安金武想了一会儿,连连摇头,“不会,不会,前天王明亨还去物业找我一趟,问我小磊在哪,我说我不知道,他还不依不饶的,差点动起手来。小磊肯定不在他那儿。”

“他没说找安磊有什么事吗?”

“说了,说是小磊冤枉他儿子,想找小磊要个说法,估计是想让小磊串供吧。其实小磊藏起来也好,免得被王家人找到,那帮人可是不好惹,谁知道他们能干出点什么事来,前天下午,他还去四零二大闹了一通呢!”安金武稍侧身子,长出了口气,脖颈处露出大片的青紫。

“王明亨去了段文泽家!”白杨心下一紧。

“下午去的,又是骂人又是踹门,还把四零二的门铃给砸烂了。幸好是杜老师和那个医生在,人家两个人把他推到了楼道里。”

“没报警吗?”

“那个医生本来要报警,被段文泽妈妈拦下了。碰上这种人,能躲则躲,你这次报警,下次他闹得更凶,四零二就剩下孤儿寡母的,估计也是不想惹麻烦。不都有那么句话嘛,好汉不斗赖皮。正经人家,谁不是想过个清闲日子,哪有精神跟这些无赖斗啊。说句不太中听的,就是你们当丨警丨察的,有时候不也拿这些赖皮没办法嘛!”安金武说着,抬手扯了扯自己的衣领,刚好遮住脖颈处的伤。

“是被王明亨打的吧?”风平起身,上前扯开安金武的衣领。

安金武一怔,从口袋里摸出一个压扁的烟盒来,抽出一根烟叼在嘴里。“算了,被推了一下,没站稳摔了,算我活该!”安金武咧着嘴笑了笑。

“这一道疤也是摔的?”风平指着安金武脖颈上的一道血痕,伤口尚未结痂,明显是新伤,从伤口判断,应该是被利器划伤的。

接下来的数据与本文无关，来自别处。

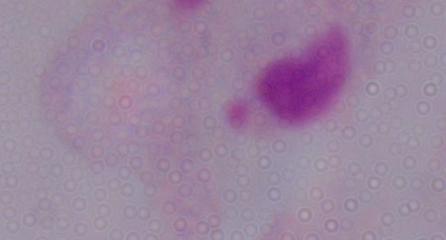

This is a trichomonad.

Summary:
  - Modality: photomicrograph
  - Magnification: 1000x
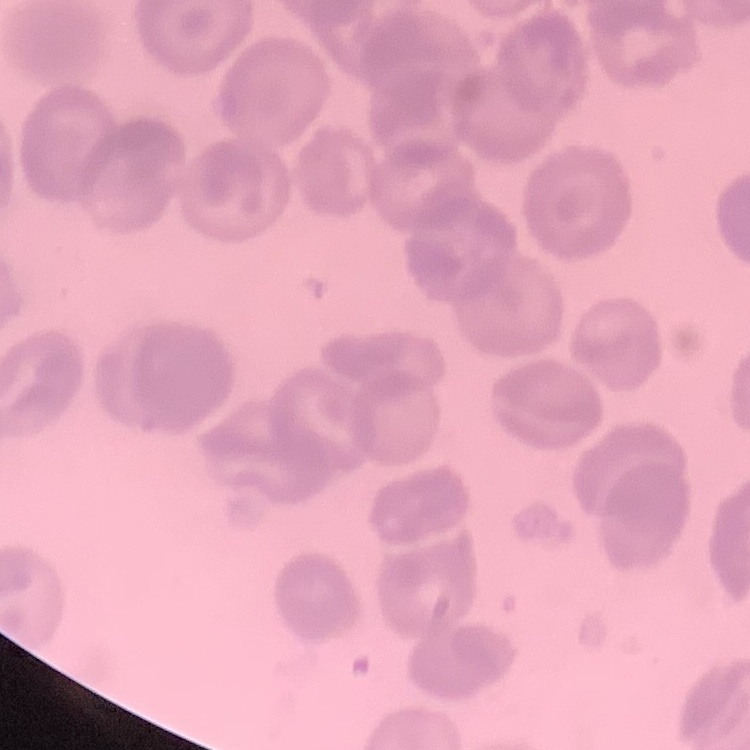

Summary:
  - Erythrocyte morphology: no rouleaux formation
  - Image type: one tile cut from a larger photomicrograph
  - Preparation: thin blood film
  - Stain: Field's or Giemsa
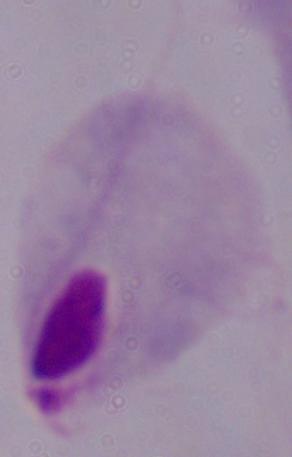

Captured at 1000x magnification. A trichomonad is shown. Photomicrograph.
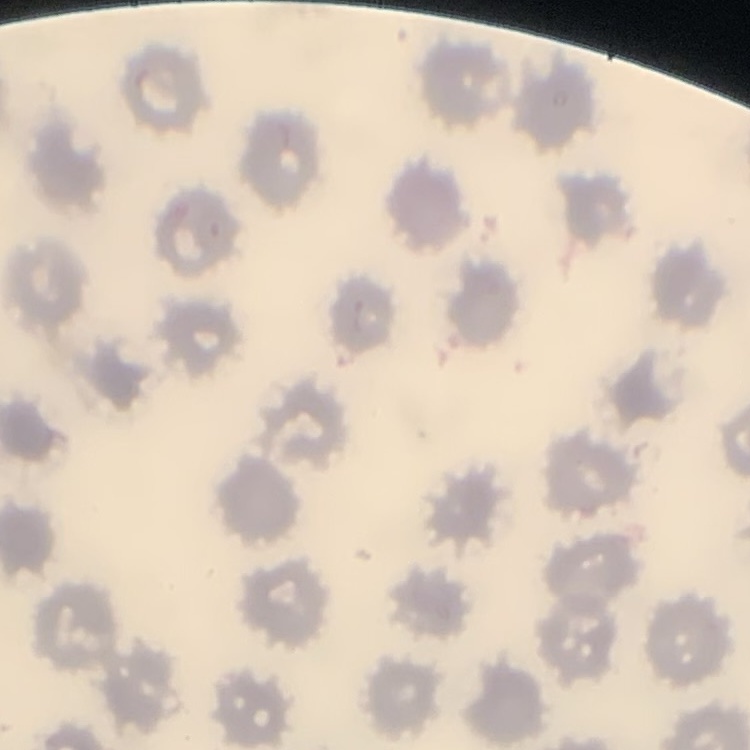

erythrocyte morphology = no rouleaux formation
image type = one tile cut from a larger photomicrograph
preparation = thin blood smear
stain = Field's or Giemsa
Assess the morphology of the erythrocytes.
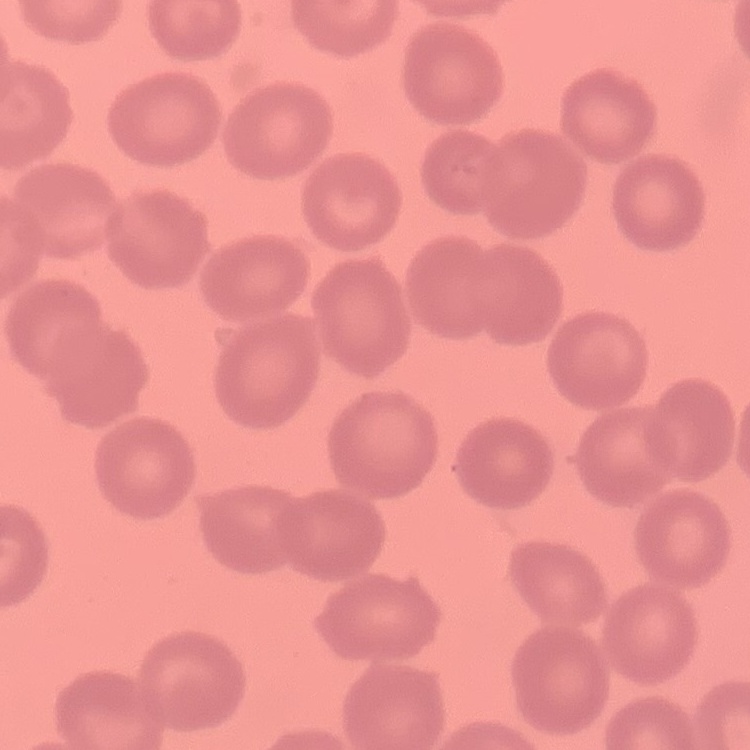
They show no rouleaux formation.

image type = one tile cut from a larger photomicrograph
preparation = thin blood film
stain = Field's or Giemsa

“这个啊,这个还真跟王明亨没挂系,这是被三零二那个吴小姐挠的,就因为新来的送奶工送错了牛奶,她大半夜的又跑去物业撒泼打滚,正赶上我值班,本来想拉她起来,结果被她那指甲狠狠划了一道。这女人也是个疯子,无非就是一瓶牛奶,大家定的又都是一样的,你管他瓶子上写了几号,送到你门口你喝就是了,非得那么多讲究,说四零二的牛奶送到她家不吉利,一点小事闹得鸡飞狗跳的。”

奶瓶上都有编号?

白杨愣了愣,昨天找送奶工了解情况的时候,送奶工并未提及。事实上,不知道是因为过于紧张还是有意隐瞒,昨天近两个小时的问询中,送奶工并未向白杨提供什么有价值的信息。

“那送奶工是经常送错牛奶吗?”

“哪有个对错啊,本来那编号也都是用签字笔写上去的,一擦就掉,擦了也能重写,就是走个形式罢了。咱小区里订奶都是通过物业团购的,各家各户订的都是700毫升的鲜牛奶,都是一样的。也就是奶站那边有要求,要写上门牌号,一一对应起来。要我看,根本没这个必要,除了三零二那位会在意奶瓶上的门牌号是不是对的,其他人谁在乎这个呀,错了就错了,又不是缺了少了的。”安金武掏出打火机,本想着点烟,但火机怎么也打不着。他拿着火机用力甩了甩,再按下去的时候,这才蹦出点火星子,勉强把烟点燃。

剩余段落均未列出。